In New Orleans, people working to curb homelessness say that an emergency-housing program funded to help 45 families drew 300 applicants this summer and that programs are seeing as many clients in two months seeking help as they usually do in a year.
Barbara Sard, housing analyst for the liberal Center for Budget and Policy Priorities, a Washington think tank, noted that more than 50 percent of the 35,000-plus evacuee families that ended up in Houston remain on FEMA rental assistance. But less than 2 percent of evacuee families who landed elsewhere in the country retained eligibility.
Part of the reason is that Houston took in some of the poorest evacuees. But the city, led by Mayor Bill White, has also pushed hardest to help and advocate for its storm victims. In October, the city lobbied FEMA to extend rental aid to 15,000 families through March, noting the failure of the agency, the city and applicants to navigate FEMA's recertification rules.

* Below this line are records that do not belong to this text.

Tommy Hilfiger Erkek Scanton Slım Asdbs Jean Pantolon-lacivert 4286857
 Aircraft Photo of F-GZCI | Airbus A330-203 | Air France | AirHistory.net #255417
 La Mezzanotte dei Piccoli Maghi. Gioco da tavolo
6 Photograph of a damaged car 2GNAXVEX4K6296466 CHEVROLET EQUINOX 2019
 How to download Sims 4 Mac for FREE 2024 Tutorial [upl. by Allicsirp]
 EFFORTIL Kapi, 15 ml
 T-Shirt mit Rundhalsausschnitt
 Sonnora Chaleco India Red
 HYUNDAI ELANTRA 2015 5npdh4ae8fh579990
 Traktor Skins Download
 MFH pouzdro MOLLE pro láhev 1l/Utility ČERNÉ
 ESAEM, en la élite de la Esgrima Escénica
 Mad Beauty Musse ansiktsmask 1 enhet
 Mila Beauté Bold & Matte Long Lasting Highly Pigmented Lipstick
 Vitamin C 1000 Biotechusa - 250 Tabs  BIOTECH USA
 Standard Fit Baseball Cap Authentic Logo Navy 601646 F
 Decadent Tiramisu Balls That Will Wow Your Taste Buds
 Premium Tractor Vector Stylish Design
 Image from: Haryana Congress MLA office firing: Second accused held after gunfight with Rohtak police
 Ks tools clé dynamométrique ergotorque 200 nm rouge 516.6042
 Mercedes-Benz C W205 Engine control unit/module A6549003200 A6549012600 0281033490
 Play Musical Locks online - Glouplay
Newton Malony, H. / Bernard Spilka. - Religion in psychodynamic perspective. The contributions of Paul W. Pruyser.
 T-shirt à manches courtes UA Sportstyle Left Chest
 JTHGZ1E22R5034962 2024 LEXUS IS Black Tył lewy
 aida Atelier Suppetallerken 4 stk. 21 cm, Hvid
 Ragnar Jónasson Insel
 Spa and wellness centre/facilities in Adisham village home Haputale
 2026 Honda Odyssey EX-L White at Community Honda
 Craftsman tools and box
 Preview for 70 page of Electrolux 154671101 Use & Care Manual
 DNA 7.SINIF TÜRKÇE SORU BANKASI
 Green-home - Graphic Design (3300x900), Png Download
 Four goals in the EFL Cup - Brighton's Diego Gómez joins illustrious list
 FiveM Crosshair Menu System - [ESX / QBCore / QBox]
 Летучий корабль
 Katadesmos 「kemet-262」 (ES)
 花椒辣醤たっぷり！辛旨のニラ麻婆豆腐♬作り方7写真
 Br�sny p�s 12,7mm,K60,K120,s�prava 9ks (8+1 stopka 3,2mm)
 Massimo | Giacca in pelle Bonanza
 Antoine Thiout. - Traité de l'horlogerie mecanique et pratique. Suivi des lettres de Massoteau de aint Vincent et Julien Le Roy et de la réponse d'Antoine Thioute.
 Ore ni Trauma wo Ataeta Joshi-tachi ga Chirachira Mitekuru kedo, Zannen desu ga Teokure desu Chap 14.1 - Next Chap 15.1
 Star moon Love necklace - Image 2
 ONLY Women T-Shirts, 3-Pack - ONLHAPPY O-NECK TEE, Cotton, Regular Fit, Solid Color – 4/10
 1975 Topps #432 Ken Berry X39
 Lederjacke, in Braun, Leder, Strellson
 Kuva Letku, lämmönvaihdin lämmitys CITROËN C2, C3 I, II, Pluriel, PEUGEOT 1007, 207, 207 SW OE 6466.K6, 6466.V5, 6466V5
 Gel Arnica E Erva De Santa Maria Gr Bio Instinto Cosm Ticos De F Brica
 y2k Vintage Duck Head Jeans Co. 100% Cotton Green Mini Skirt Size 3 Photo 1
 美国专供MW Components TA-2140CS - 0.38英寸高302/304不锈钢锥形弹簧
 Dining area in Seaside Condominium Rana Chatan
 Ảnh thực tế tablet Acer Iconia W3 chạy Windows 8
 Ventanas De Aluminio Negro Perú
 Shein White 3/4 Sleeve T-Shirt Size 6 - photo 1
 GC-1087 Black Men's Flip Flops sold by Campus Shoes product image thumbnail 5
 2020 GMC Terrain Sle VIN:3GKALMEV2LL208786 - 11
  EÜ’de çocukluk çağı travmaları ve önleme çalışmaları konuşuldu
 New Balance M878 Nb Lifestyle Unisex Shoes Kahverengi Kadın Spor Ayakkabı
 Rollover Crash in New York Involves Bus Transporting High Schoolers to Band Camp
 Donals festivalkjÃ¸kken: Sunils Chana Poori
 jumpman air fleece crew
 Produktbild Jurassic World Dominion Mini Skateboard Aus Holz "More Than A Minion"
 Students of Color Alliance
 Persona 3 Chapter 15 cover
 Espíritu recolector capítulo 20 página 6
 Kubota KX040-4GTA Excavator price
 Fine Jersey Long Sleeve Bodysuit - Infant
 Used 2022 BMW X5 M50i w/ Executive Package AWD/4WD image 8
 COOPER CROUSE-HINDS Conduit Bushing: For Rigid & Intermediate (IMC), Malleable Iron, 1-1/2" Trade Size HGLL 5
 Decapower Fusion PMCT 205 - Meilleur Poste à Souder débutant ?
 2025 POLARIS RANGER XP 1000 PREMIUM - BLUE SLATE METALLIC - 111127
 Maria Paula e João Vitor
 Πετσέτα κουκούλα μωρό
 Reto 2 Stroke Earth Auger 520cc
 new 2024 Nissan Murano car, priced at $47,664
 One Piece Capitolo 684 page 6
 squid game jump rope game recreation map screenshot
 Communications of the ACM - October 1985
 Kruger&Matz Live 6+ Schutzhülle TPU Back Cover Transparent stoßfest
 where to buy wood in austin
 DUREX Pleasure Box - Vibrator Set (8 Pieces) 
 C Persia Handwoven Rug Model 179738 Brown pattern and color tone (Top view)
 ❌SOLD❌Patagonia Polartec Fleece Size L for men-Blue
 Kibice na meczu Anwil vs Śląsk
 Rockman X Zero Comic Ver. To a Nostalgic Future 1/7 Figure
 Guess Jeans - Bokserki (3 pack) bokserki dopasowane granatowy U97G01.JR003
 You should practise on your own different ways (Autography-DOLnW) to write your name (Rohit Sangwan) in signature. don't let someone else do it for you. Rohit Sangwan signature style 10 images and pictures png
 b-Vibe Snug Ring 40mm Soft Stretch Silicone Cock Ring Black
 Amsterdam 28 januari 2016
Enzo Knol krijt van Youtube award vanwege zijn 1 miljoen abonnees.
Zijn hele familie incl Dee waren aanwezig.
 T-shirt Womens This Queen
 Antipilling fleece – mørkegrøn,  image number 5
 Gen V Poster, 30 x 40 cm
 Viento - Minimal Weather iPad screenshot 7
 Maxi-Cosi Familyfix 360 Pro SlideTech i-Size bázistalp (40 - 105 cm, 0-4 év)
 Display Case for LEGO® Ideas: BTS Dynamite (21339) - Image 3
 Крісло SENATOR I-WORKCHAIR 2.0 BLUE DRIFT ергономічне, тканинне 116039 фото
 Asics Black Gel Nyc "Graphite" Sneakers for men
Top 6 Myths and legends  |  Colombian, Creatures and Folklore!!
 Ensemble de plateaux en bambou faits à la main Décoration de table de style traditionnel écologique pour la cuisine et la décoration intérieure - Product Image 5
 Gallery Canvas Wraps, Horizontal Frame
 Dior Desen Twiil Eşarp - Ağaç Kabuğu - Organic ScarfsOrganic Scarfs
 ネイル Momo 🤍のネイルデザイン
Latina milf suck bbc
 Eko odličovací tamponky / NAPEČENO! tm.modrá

"It certainly suggests to me that it isn't so much about the people as it is about the process. . . . These people were visible because they had the local government behind them," Sard said. "How many people didn't reapply because they thought they weren't eligible, because they couldn't get through the phone system, because they didn't have a piece of paper that said what they had paid for rent before? . . . FEMA set up a nonsensical, impossible system."